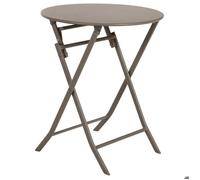 Table de jardin pliante ronde ""Greensboro"" tonka 2 places en acier traité époxy - Hespéride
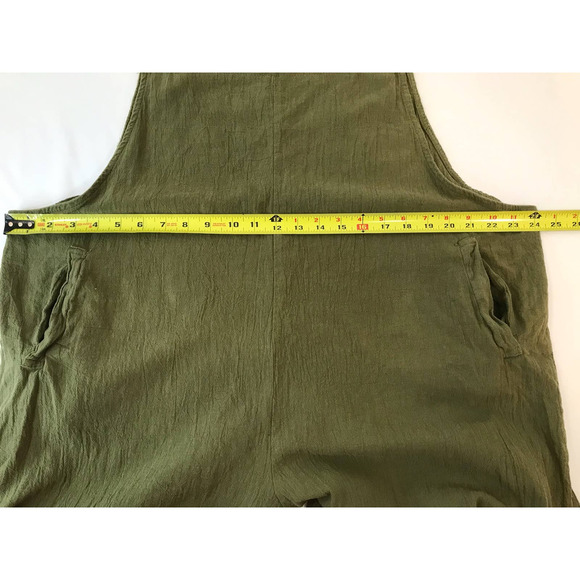 Women's Overall Jumpsuit Bib Trouser Wide Leg 100% Cotton Olive Green Size 5xl - Picture 7 of 10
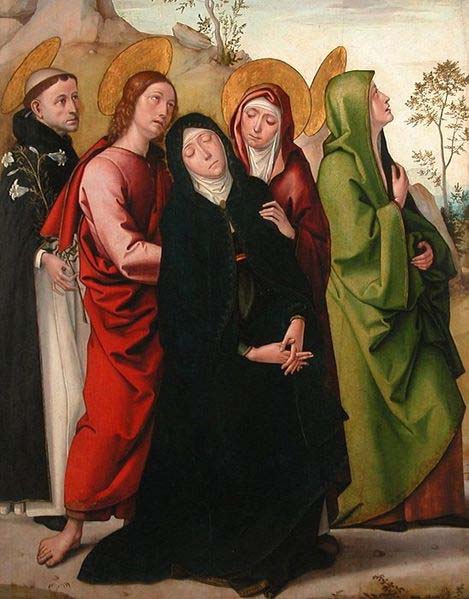 Juan de Borgona The Virgin, Saint John the Evangelist, two female saints and Saint Dominic de Guzman.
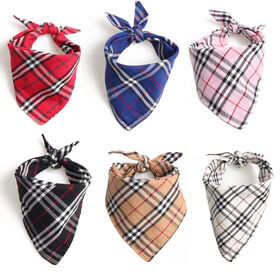 Fournisseur OEM de Bandanas Personnalisés pour Animaux de Compagnie, Double Couche, Style Écossais Britannique, Bavette Réglable pour Chien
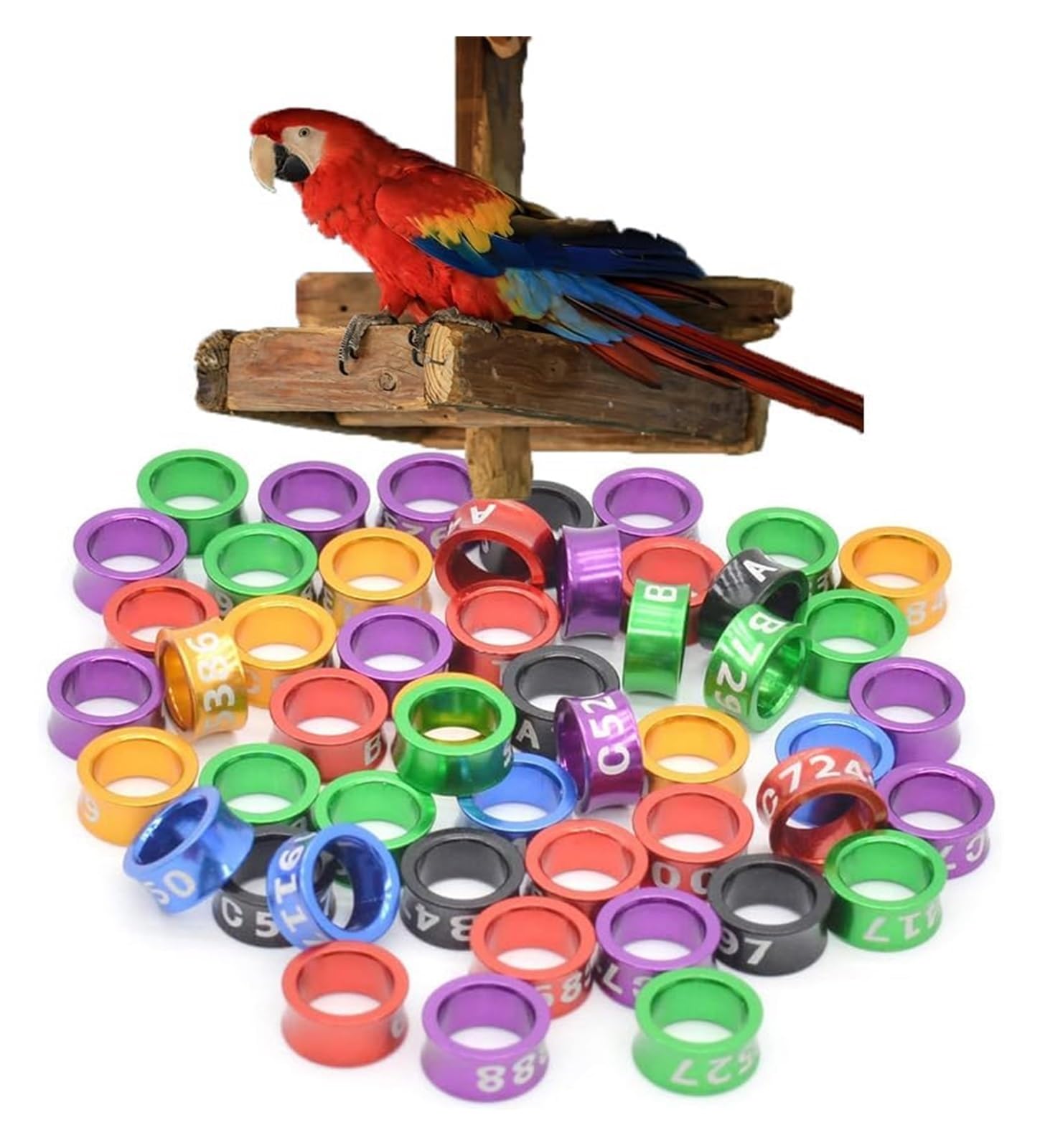 Anillo abierto for pájaros, anillos de aluminio for patas de pájaros numerados, multicolor, 4-8 mm, paquete de 50-200 piezas(Mixed Colors7.0mm,200pc)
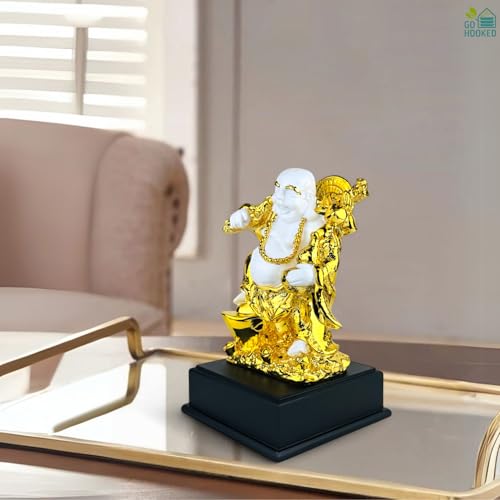 Go Hooked Laughing Buddha Polyresin Statue Prosperity, Wealth & Happiness Idol for Home & Office DÃ©cor 24Cm | Gold & White Feng Shui Decorative Buddha Figurine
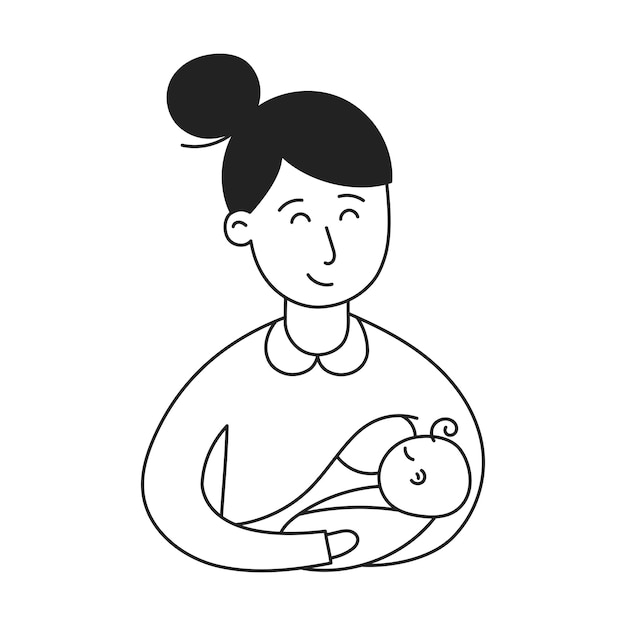 Breastfeeding Hand Drawn Kid and Family doodle icon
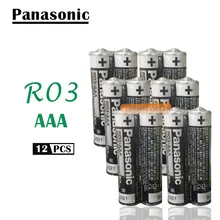 12 шт. Panasonic R03 1,5 в AAA батареи щелочные батареи без ртути сухой аккумулятор для электрической игрушки фонарик часы мышь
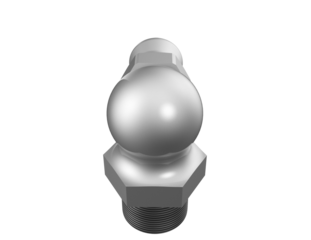 Silver 90-Degree Elbow Grease Zerk Fitting for Machinery Repair and Maintenance. A detailed, isolated 3D Render of this crucial Hydraulic Lubrication Component, ideal for heavy industrial equipment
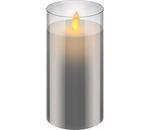 LED-Echtwachs-Kerze im Glas, 7,5 x 15 cm; wunderschöne und sichere Lichtlösung für viele Bereiche wie Haus und Loggia, Büros oder Schulen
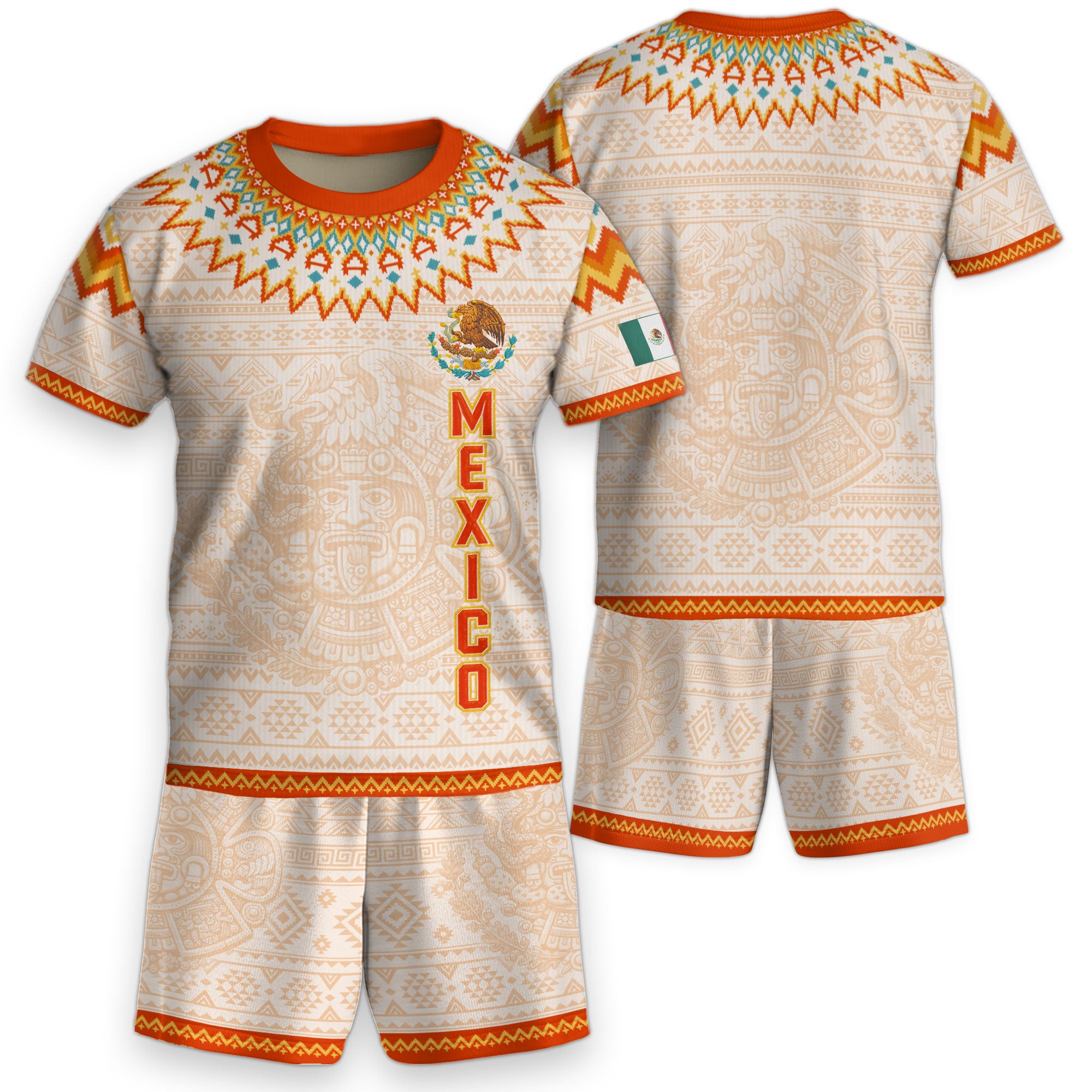Beige Mexico Soccer Jersey Kids Set Aztec Calendar Mexican Youth Football Shirt Shorts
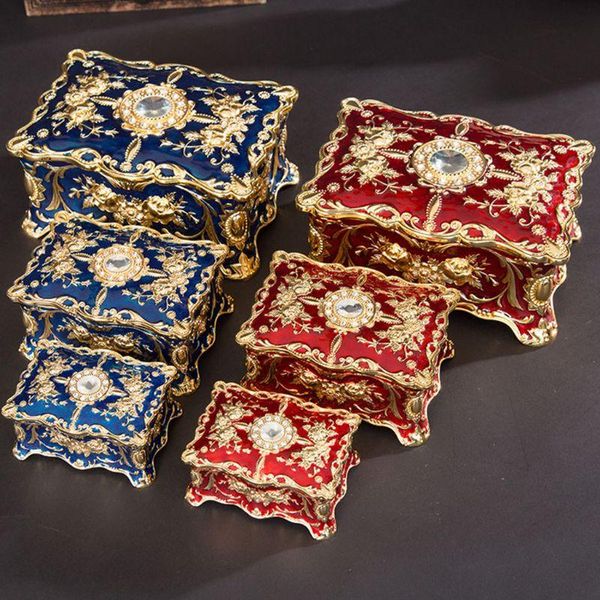 

vintage rectangle trinket box jewelry box ornate antique engraved jewerly storage, Pink;blue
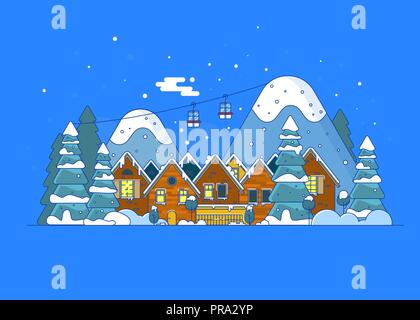 Vacances d'hiver dans les montagnes concept bannière. Nuit enneigée en cosy christmas town city banner Illustration de Vecteur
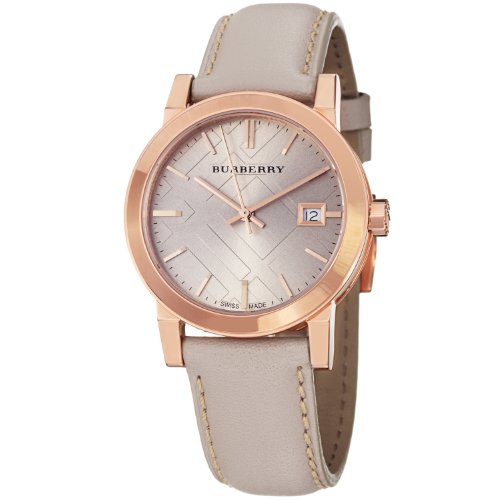 Burberry Womens BU9109 Beige Leather Strap Watch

= = =

> _TASK OBJECTIVE_: Retype the items word for word, starting with the first line of the items and going on through the line that contains "12 шт. Panasonic". Leave the pictures out of your answer.

> _SOLUTION FOR THIS PROBLEM_:
 Table de jardin pliante ronde ""Greensboro"" tonka 2 places en acier traité époxy - Hespéride
 Women's Overall Jumpsuit Bib Trouser Wide Leg 100% Cotton Olive Green Size 5xl - Picture 7 of 10
 Juan de Borgona The Virgin, Saint John the Evangelist, two female saints and Saint Dominic de Guzman.
 Fournisseur OEM de Bandanas Personnalisés pour Animaux de Compagnie, Double Couche, Style Écossais Britannique, Bavette Réglable pour Chien
 Anillo abierto for pájaros, anillos de aluminio for patas de pájaros numerados, multicolor, 4-8 mm, paquete de 50-200 piezas(Mixed Colors7.0mm,200pc)
 Go Hooked Laughing Buddha Polyresin Statue Prosperity, Wealth & Happiness Idol for Home & Office DÃ©cor 24Cm | Gold & White Feng Shui Decorative Buddha Figurine
 Breastfeeding Hand Drawn Kid and Family doodle icon
 12 шт. Panasonic R03 1,5 в AAA батареи щелочные батареи без ртути сухой аккумулятор для электрической игрушки фонарик часы мышь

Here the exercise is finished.